A number of abnormalities within the auditory brainstem nuclei have been identified in children exposed to severe air pollution. Specifically, the neuronal cell bodies within the medial superior olive (MSO) are significantly smaller and more round than those in age-matched control brains (Calderón-Garcidueñas et al., 2011b). This finding is important because the MSO has clear roles in localization of sound sources, encoding temporal features of sound and likely plays an important role in brainstem encoding of speech. Integrity of the auditory brainstem nuclei can be accessed through a number of noninvasive techniques, such as brainstem auditory evoked potentials (BAEPs), otoacoustic emissions, speech recognition tasks and listening in background noise.
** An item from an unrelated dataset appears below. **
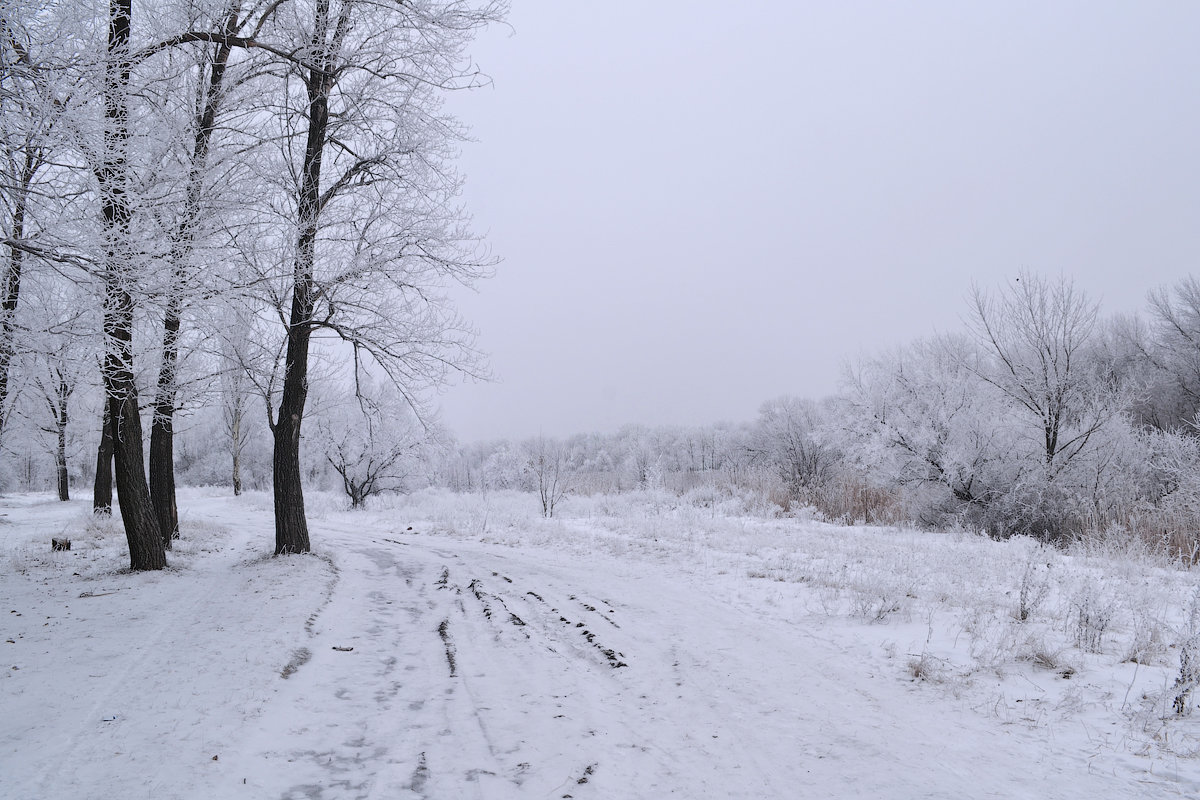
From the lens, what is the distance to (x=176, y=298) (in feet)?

Incidentally, similar morphological alterations were observed in autistic children (Kulesza and Mangunay, 2008; Kulesza et al., 2011) and correlated with abnormal brainstem reflexes (Lukose et al., 2013). Urban children have delayed central conduction time of brainstem neural transmission, resulting in increased risks for auditory and vestibular impairments and altered speech recognition abilities (Calderón-Garcidueñas et al., 2011b).
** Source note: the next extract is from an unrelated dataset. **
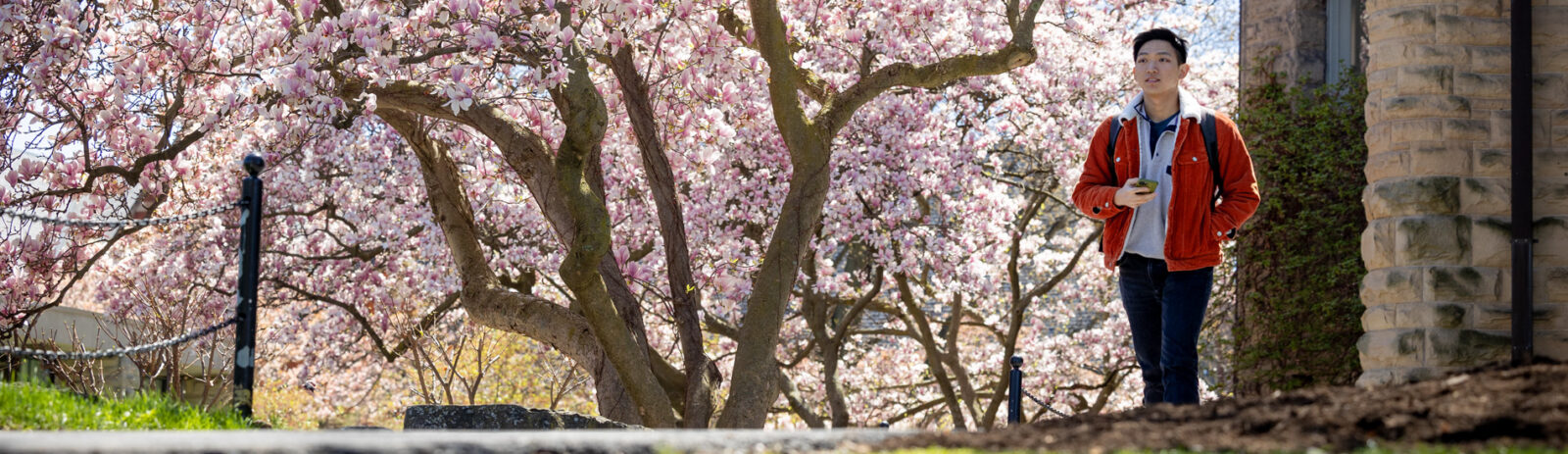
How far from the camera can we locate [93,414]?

Based on the described evidence, it is reasonable to argue that air pollution exposed children experience a chronic, intense state of oxidative stress and exhibit an early brain imbalance in genes involved in inflammation, innate and adaptive immune responses, cell proliferation, necrosis and apoptosis (Calderón-Garcidueñas et al., 2012a, 2013). Neuroinflammation, endothelial activation, the significant heterogeneity of endothelial cells in CNS microvessels, and the BBB breakdown contribute to cognitive impairments, pathogenesis and pathophysiology of neurodegenerative states (Jian et al., 2012; Roher et al., 2012; Paul et al., 2013).
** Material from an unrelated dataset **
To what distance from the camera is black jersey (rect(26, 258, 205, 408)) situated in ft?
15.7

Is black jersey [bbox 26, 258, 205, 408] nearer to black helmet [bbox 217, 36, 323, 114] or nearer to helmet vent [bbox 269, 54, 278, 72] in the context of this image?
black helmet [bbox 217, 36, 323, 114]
Children’s Outcomes Associated with the Impact of Air Pollution
The associations between cognition and urban pollution have been established in cities like Boston, where black carbon, a marker for traffic PM, predicted decreased cognitive function across assessments of verbal and nonverbal intelligence and memory in 9 year-olds (Suglia et al., 2008). Although genetic factors play a key role in CNS responses (as evidenced by the acceleration of neurodegenerative pathology in children carrying an APOE 4 allele), studies such as the abovementioned ones in Boston and others, sketch a complex scenario where air pollution and SES can influence neural development and cognition along with known factors such as psychosocial stress and poor nutrition, thereby influencing and determining mental health, academic achievements and overall life performance (Siddique et al., 2011; Becerra et al., 2013). It is critical to point out that although SES is an additive independent risk factor, in several of the studies conducted not only in megacities such as New York City, Beijing, Sao Paulo, Los Angeles, but also in smaller metropolitan areas including Boston, Cincinnati, and Barcelona that we have reviewed earlier (Newman et al., 2013; Amato et al., 2014; Barbieri et al., 2014; Liu and Lewis, 2014; Perera et al., 2014; Tang et al., 2014), the effects of outdoor air pollution on children’s brain did not vary interactively with low SES. Thus, outdoor air pollution effects are not a concern for just underprivileged populations although the fact that belonging to the lower end of the socioeconomic spectrum is very likely to aggravate detrimental health effects.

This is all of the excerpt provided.